Some will talk to you and beg for money.
You would like to give them all something. My wife has a much bigger heart then I do and she will pick out one or two of them to help out.
We’ve been there many times before and it never changes.
This time we were walking down the street and one homeless man was wishing everyone a merry Christmas.
“Merry Christmas,” I said back to him.
“Thank you,” he said to me. “I have been here all day and you are the first person who said ‘Merry Christmas’ back to me.”
I didn’t know if that made me feel better or worse.
As we head into another new year, we should take time to realize just how good we have it around here.
We have it good because we take care of our own. It certainly isn’t perfect, but life in Norwalk and the surrounding area is pretty darn good.
We have our problems here like everybody else.
Ohio had the second-highest number of drug overdose deaths per capita in 2016, according to a new Centers for Disease Control and Prevention report.
The report shows Ohio had 39.1 overdose deaths per 100,000 people last year, nearly double the national overdose death rate of 19.8 deaths per 100,000. That number was a sharp increase from 2015 when the CDC reported 29.9 deaths per 100,000 Ohio residents.
Only West Virginia, with 52 overdose deaths per 100,000 people, has a higher rate of death than Ohio.
Ohio’s spike fits the nationwide trend of drug overdose deaths, fueled primarily by the use of synthetic opioids. The age-adjusted death rate for drug overdoses increased 18 percent per year from 2014 to 2016.
With that in mind, think about everything we are doing in this area to help those in need. Huron County recently took a big step in the right direction.
The Huron County Peer Recovery Community Center opened recently at 30 Shady Lane in Norwalk. There are three full-time staff members, all of whom live in the city — Stephanie Clifton, Cori Marocco and James Matthews.
One person described it as a place where a 12-step program meets a community center “all in one,” where anybody on their journey to sobriety or addressing their addiction is welcome.
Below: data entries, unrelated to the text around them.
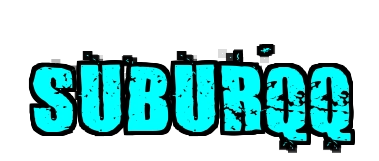 Suburqq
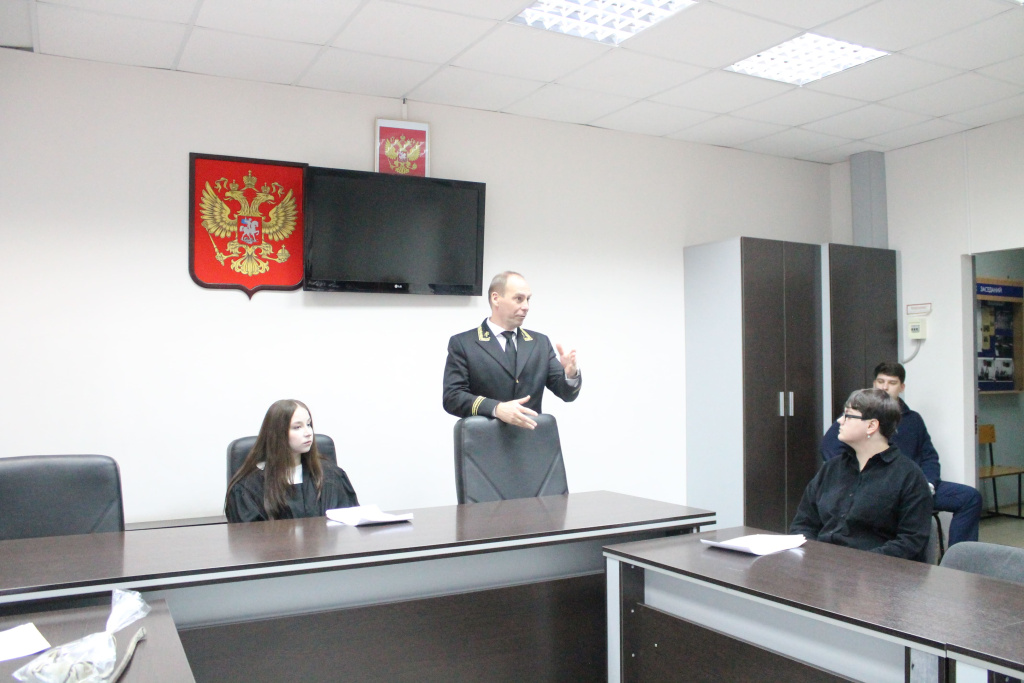 IMG_9943.jpg IMG_9943.jpg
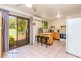 20 Coolabah Road, Medowie NSW 2318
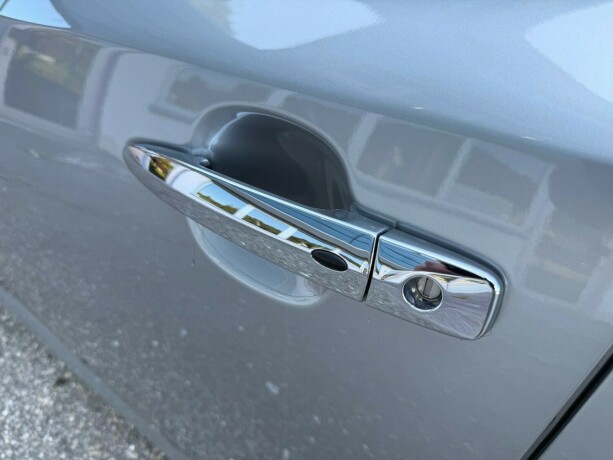 nissan-leaf-elektrisitet-2019-big-31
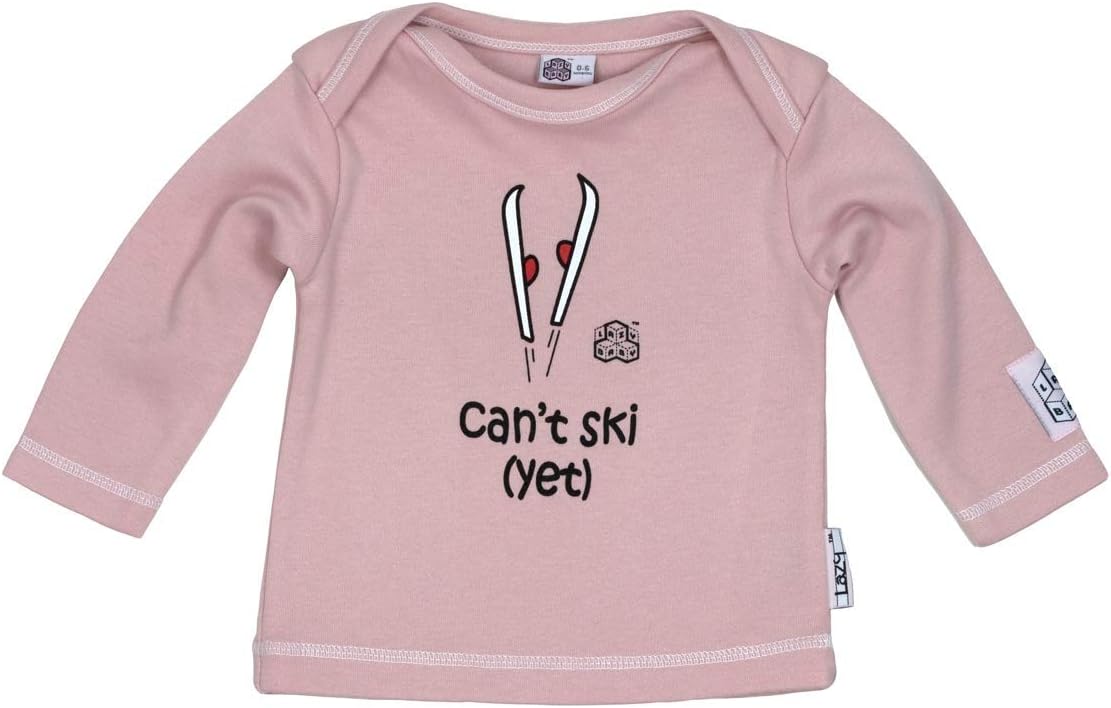 baby snowboard clothes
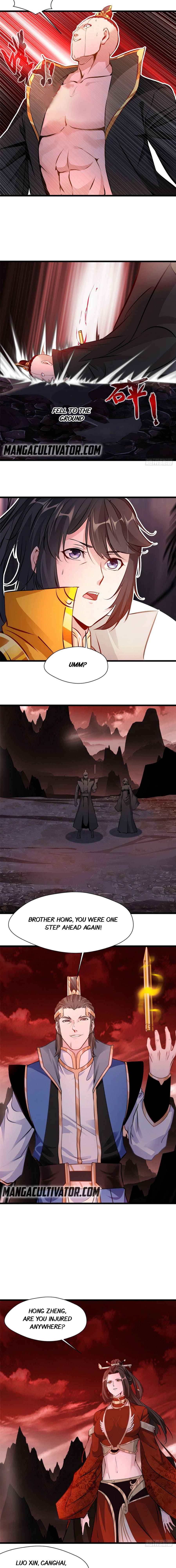 Page 3 of Chapter 6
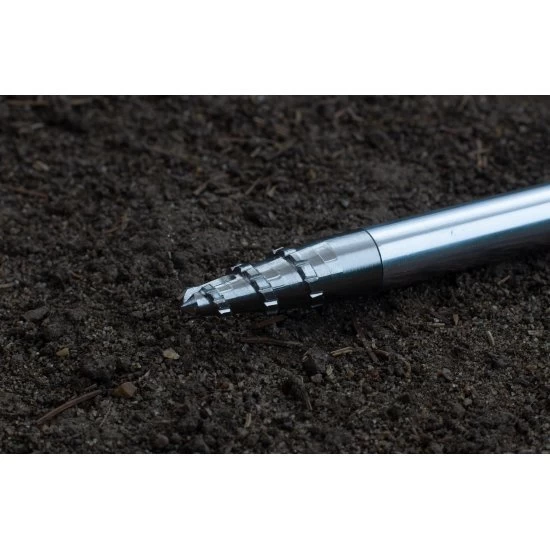 Bâton à Creuser JAG Products 3 Bâton à Creuser JAG Products – Image 3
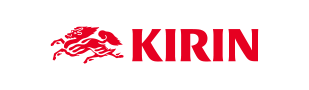 KIRIN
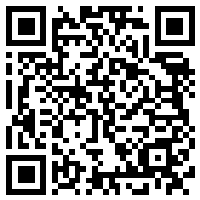 QR Code for bitcoin:bitcoin:bitcoin:XfD1crhUGWWmi6PghF8pCmL2ZhaB8Pj5MH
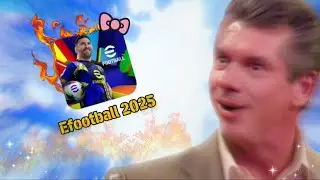 Электронный футбол 2025 .EXE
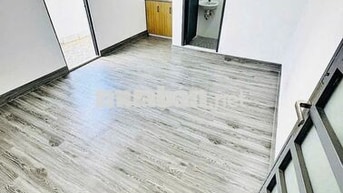 Cho thuê phòng trọ tại 854// Thống Nhất, p15, Gò Vấp
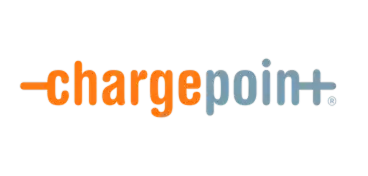 Chargepoint_partners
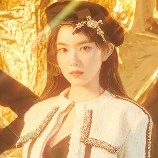 Irene Byun/Ananda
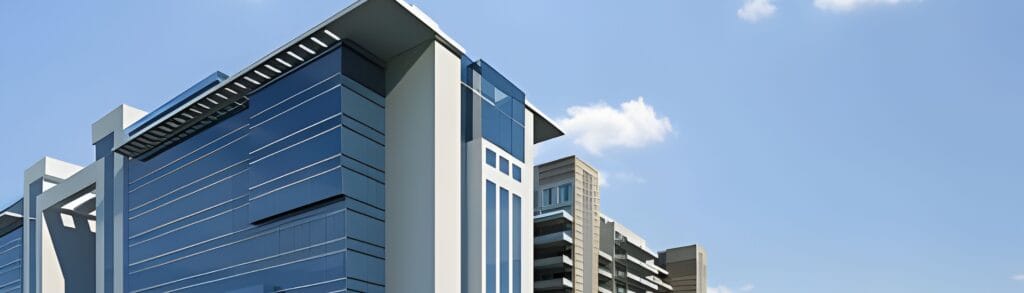 Untitled 1500 X 700 Px 7000 X 2000 Px 1 1024x293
“We’re creating a lighthouse for recovery. … Anyone is welcome,” he said. “It’s the first one in northwest Ohio.”
People everywhere are stepping up to help out, from the Norwalk Area United Fund to The Salvation Army. Look at what all of our students do to help the needy.
As we head into 2018 let’s be thankful for what we have in our community.
We may be small in size, but our hearts are big.
That is the biggest thing we should be thankful for.